Illustrations by Chris Hammond for Sense and Sensibility

Object name: Original illustrations by Chris Hammond for Sense and Sensibility (1899)

Object number: CHWJA:JAH423.1 – 12

Category: Objects

Description: A collection of twelve original pen and ink drawings, illustrating scenes in Sense and Sensibility.

Made: 1899

Context: Chris (Christiana) Hammond (1860-1900) is best known for her work illustrating classic works of fiction.

This set of drawings was prepared for a lavishly illustrated edition of Sense and Sensibility published by George Allen & Co in 1899. Hammond also illustrated an edition of Emma, and Pride and Prejudice before her early death. She hand-drew the title page in the style of Hugh Thomson’s Peacock edition, but much of her vision was refreshing and new.
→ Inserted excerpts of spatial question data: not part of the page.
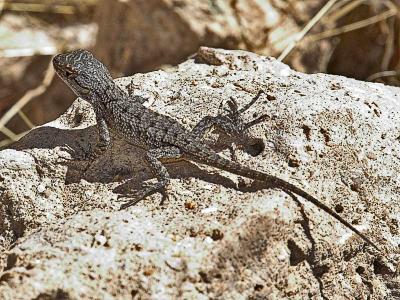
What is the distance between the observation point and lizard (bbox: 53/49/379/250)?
4562 mm

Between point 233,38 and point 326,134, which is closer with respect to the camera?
point 326,134

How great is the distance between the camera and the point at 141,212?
14.5 ft

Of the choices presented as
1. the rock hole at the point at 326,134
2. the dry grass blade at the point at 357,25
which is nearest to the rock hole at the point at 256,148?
the rock hole at the point at 326,134

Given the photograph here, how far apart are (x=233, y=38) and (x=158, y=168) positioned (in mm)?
3413

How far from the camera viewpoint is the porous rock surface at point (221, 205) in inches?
155

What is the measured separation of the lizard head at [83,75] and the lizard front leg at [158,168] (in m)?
0.95

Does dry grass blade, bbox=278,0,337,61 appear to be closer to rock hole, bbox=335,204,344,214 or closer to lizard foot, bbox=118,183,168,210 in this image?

Like Jane Austen, Chris Hammond never married and lived with her sister, also an artist. As a woman working in a predominantly male industry, she abbreviated her name to help her to secure work – a successful ploy, as she went on to become one of the most productive illustrators of the 1890s.

These illustrations have a surprising history. They are part of a set of 12 pen and ink drawings for Sense and Sensibility that were discovered in an attic in New Zealand in 2017, having lain there undisturbed for some 50 years. They came to light in a family archive belonging to the late Revd Arthur Stanley Moffatt.

Credit: Acquired in 2018 with the generous assistance of the Jane Austen Society Jane Austen 250 Fund; formerly the property of the late Revd Arthur Stanley Moffatt.